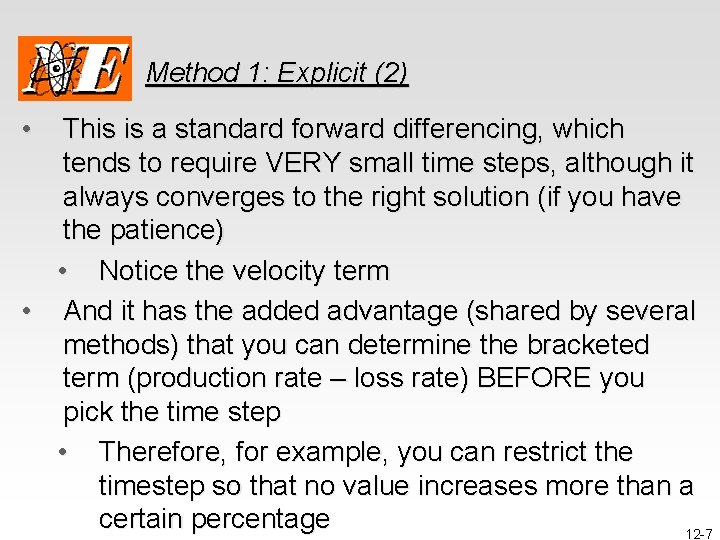 NE

Method 1: Explicit (2)

• This is a standard forward differencing, which tends to require VERY small time steps, although it always converges to the right solution (if you have the patience)

• Notice the velocity term

• And it has the added advantage (shared by several methods) that you can determine the bracketed term (production rate – loss rate) BEFORE you pick the time step

• Therefore, for example, you can restrict the timestep so that no value increases more than a certain percentage

12-7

→ **TASK ITEM**: Search the entries above for the word "that", and copy every line where it occurs.

→ **EXERCISE RESULT**:
• And it has the added advantage (shared by several methods) that you can determine the bracketed term (production rate – loss rate) BEFORE you pick the time step
• Therefore, for example, you can restrict the timestep so that no value increases more than a certain percentage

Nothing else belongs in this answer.